The task: Return the following from the records below: each line, word for word, starting with the line that contains "New Zealand, site EFH_HCAMC06, 2020-01-29" and going on through the line that contains "scientific name: Otospermophilus beecheyi", with nothing outside that range.

Given entries:
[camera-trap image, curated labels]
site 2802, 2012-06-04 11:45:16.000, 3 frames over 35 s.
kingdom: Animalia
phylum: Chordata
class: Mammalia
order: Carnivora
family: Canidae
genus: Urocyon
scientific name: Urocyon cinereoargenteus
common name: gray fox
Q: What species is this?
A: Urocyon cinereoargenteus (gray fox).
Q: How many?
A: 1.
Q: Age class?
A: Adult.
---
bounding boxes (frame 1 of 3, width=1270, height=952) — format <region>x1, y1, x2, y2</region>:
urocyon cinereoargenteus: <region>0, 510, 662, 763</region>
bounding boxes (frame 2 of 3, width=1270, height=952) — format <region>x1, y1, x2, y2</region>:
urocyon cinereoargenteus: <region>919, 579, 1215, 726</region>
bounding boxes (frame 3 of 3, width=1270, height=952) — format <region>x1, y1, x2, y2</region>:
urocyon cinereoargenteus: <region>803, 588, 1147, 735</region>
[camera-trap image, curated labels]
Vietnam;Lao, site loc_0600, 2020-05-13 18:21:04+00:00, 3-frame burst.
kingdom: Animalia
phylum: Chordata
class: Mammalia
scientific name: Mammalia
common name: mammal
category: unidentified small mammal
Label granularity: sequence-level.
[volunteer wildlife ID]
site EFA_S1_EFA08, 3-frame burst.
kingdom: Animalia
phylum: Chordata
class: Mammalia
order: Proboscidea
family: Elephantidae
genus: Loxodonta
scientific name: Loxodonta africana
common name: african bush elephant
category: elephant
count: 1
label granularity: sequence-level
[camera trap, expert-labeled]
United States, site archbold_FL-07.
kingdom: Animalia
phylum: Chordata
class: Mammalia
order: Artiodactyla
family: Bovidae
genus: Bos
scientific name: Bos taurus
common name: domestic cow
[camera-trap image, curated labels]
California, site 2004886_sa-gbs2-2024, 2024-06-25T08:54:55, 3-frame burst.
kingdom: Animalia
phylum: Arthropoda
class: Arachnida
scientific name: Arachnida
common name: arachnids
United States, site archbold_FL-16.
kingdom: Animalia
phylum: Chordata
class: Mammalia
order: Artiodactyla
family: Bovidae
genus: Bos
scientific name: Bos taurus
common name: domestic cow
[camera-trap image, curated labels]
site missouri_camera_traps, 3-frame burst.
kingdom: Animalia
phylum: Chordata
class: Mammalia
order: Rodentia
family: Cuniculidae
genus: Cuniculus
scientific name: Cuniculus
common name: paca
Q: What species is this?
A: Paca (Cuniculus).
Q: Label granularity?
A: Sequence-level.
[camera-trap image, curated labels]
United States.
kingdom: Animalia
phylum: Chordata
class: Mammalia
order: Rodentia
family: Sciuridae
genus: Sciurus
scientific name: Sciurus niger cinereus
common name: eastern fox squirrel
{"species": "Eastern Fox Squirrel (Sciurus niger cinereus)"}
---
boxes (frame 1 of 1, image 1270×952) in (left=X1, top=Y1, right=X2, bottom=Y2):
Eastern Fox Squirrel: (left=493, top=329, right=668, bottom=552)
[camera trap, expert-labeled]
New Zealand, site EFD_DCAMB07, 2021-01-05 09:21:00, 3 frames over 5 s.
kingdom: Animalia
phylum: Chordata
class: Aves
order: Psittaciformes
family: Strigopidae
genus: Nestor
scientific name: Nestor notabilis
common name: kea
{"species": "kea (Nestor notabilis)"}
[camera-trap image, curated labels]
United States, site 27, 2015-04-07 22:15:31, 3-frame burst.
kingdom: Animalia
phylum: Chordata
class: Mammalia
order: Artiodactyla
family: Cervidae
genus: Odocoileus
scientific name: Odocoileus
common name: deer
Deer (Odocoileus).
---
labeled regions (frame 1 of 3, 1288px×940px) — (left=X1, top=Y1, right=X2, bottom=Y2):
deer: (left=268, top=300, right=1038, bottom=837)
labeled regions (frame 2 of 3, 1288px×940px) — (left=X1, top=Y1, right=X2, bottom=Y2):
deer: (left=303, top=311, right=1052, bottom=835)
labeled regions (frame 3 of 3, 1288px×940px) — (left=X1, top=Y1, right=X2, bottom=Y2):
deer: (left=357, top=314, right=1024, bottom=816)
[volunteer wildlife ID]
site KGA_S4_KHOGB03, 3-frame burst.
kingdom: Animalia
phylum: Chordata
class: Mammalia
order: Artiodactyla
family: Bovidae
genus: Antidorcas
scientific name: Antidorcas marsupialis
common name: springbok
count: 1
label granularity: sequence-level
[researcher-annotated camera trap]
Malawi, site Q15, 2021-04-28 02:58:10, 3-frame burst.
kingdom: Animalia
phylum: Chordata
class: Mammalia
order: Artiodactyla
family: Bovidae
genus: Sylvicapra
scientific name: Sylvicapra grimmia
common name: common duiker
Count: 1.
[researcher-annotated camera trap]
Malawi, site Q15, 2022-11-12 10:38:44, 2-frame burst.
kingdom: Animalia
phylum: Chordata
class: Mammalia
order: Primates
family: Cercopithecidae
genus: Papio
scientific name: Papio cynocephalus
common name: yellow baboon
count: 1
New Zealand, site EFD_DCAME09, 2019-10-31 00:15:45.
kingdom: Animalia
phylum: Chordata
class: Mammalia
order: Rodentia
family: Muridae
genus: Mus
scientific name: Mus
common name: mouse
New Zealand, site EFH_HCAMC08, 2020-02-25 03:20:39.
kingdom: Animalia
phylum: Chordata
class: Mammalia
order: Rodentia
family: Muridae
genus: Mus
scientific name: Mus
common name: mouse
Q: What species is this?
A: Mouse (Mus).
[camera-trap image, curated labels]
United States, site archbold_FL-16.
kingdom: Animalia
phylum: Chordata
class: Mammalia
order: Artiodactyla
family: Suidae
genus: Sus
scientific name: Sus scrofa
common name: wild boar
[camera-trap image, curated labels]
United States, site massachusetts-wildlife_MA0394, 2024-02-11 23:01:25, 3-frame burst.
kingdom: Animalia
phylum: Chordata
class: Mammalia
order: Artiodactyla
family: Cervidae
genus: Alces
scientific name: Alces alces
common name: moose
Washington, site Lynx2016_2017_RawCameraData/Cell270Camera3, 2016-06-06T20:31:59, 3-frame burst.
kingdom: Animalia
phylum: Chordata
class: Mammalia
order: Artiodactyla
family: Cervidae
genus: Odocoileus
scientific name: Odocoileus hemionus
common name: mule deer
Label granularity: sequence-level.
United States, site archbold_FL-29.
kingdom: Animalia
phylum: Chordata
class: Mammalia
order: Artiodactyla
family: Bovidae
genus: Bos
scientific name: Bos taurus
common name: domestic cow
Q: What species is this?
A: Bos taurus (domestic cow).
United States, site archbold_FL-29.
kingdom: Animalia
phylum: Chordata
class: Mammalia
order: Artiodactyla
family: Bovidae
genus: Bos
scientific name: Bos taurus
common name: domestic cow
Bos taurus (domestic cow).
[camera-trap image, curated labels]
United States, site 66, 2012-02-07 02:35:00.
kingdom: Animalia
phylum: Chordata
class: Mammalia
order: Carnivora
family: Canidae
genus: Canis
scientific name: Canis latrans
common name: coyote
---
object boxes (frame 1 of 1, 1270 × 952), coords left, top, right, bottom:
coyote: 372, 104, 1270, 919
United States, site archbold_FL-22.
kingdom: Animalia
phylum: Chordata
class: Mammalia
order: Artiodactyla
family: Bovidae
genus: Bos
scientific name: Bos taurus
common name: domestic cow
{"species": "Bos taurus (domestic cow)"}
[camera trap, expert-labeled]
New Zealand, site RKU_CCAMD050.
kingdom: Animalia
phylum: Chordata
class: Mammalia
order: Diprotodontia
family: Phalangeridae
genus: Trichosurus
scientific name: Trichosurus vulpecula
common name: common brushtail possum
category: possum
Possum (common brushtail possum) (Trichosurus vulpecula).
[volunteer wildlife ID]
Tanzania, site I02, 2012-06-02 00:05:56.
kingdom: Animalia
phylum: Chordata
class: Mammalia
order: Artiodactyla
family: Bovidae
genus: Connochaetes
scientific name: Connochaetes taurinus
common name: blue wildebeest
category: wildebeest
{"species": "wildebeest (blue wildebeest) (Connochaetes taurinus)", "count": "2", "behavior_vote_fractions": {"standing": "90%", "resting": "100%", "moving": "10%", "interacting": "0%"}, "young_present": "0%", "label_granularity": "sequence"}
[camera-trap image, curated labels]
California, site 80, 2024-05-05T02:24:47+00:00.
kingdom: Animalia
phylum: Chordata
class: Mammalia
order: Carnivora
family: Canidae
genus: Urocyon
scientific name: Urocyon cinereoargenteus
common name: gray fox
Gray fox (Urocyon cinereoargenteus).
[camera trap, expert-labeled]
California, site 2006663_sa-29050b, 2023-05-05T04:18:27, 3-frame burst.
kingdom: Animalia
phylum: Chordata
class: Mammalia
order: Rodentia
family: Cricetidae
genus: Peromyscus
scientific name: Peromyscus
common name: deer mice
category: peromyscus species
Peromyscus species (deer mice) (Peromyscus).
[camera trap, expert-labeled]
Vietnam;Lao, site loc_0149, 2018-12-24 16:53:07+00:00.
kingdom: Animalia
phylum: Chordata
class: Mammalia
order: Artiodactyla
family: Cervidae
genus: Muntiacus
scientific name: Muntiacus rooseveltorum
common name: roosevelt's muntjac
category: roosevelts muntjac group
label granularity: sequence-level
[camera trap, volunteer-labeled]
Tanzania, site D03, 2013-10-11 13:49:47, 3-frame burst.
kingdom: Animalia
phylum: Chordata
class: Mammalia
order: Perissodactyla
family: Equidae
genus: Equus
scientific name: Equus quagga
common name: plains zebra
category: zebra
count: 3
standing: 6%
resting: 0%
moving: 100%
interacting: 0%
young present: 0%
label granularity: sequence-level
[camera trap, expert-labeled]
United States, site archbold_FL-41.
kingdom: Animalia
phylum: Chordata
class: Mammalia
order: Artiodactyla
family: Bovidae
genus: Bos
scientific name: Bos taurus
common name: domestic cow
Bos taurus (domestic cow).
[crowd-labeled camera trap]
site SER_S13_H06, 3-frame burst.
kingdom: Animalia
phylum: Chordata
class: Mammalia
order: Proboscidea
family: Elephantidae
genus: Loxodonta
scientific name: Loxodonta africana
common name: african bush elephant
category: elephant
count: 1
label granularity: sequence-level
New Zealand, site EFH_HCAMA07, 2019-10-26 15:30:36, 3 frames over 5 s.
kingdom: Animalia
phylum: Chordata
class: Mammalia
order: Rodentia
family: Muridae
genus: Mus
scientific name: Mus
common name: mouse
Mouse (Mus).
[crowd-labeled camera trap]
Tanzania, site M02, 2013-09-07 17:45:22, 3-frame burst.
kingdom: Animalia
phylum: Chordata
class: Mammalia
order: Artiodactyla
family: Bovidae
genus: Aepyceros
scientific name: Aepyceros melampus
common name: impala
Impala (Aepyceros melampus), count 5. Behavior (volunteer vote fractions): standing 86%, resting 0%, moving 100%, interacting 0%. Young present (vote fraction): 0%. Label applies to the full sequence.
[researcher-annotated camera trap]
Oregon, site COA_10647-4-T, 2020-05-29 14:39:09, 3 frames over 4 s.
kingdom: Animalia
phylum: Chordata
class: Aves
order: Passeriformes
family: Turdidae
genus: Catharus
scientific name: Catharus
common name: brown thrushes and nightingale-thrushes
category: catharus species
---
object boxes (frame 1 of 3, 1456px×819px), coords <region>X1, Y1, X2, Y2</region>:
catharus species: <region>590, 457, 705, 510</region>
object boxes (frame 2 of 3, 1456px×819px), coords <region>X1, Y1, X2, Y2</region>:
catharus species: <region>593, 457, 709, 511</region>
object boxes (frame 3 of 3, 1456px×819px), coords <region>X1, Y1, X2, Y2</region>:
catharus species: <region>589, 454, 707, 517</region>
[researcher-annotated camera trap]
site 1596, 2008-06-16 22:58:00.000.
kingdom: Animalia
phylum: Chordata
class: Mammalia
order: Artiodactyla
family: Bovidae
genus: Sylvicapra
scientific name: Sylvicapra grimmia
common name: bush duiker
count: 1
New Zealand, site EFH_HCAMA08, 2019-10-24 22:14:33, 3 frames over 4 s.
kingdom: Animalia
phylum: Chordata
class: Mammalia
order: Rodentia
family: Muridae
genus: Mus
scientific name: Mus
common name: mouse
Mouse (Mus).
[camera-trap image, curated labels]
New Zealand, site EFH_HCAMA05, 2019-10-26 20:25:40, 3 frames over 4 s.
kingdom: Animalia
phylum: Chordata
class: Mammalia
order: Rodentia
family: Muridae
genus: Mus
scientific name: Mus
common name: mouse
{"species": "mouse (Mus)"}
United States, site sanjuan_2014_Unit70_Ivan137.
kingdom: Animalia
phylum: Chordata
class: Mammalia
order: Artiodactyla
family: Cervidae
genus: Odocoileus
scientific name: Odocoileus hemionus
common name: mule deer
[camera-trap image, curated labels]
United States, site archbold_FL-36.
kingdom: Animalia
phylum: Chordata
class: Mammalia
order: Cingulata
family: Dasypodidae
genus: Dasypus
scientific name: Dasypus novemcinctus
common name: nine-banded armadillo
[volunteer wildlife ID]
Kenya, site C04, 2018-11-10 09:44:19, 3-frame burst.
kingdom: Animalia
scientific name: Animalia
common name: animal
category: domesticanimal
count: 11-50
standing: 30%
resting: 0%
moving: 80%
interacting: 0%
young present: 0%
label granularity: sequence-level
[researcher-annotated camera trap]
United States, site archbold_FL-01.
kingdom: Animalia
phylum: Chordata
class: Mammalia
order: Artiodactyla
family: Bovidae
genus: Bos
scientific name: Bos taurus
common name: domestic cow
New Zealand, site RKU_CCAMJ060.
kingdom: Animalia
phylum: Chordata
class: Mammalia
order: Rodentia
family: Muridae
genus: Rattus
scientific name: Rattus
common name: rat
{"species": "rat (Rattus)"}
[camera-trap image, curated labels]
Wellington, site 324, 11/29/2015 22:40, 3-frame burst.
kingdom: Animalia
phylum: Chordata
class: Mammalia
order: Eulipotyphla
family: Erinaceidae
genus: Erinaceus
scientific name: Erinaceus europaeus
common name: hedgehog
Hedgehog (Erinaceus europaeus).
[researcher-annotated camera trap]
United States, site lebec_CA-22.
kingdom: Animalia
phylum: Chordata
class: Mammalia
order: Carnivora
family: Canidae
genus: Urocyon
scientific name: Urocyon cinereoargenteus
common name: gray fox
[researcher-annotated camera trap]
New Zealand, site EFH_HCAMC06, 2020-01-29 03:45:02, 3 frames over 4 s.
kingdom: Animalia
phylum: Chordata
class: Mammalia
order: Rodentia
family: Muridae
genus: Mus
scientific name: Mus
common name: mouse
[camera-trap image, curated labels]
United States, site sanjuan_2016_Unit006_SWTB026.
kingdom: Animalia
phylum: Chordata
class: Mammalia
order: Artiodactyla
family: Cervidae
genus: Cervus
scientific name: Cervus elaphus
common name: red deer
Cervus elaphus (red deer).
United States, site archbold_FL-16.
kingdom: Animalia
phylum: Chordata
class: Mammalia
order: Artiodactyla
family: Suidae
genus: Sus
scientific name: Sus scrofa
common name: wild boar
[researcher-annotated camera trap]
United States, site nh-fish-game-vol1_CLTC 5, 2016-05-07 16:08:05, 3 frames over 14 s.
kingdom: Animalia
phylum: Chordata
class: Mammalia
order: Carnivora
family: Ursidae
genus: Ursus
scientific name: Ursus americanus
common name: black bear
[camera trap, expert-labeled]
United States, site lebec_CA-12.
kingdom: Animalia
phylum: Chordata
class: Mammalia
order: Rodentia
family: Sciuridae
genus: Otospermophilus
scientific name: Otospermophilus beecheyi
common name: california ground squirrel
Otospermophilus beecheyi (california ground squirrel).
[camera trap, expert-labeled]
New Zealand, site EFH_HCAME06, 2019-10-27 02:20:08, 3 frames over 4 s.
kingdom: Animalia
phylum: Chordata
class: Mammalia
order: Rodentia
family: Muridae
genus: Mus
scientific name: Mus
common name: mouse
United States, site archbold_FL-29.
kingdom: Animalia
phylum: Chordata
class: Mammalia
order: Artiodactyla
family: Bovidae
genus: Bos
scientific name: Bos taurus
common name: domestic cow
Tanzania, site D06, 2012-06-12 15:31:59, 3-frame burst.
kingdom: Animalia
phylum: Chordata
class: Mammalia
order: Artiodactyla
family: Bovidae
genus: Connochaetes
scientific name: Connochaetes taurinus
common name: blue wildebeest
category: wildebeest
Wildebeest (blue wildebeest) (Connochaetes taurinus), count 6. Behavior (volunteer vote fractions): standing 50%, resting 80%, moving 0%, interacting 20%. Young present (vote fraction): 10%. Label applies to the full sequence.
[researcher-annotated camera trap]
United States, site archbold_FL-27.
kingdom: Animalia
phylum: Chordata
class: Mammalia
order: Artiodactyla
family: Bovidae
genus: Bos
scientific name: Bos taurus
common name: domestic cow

Result below:
New Zealand, site EFH_HCAMC06, 2020-01-29 03:45:02, 3 frames over 4 s.
kingdom: Animalia
phylum: Chordata
class: Mammalia
order: Rodentia
family: Muridae
genus: Mus
scientific name: Mus
common name: mouse
[camera-trap image, curated labels]
United States, site sanjuan_2016_Unit006_SWTB026.
kingdom: Animalia
phylum: Chordata
class: Mammalia
order: Artiodactyla
family: Cervidae
genus: Cervus
scientific name: Cervus elaphus
common name: red deer
Cervus elaphus (red deer).
United States, site archbold_FL-16.
kingdom: Animalia
phylum: Chordata
class: Mammalia
order: Artiodactyla
family: Suidae
genus: Sus
scientific name: Sus scrofa
common name: wild boar
[researcher-annotated camera trap]
United States, site nh-fish-game-vol1_CLTC 5, 2016-05-07 16:08:05, 3 frames over 14 s.
kingdom: Animalia
phylum: Chordata
class: Mammalia
order: Carnivora
family: Ursidae
genus: Ursus
scientific name: Ursus americanus
common name: black bear
[camera trap, expert-labeled]
United States, site lebec_CA-12.
kingdom: Animalia
phylum: Chordata
class: Mammalia
order: Rodentia
family: Sciuridae
genus: Otospermophilus
scientific name: Otospermophilus beecheyi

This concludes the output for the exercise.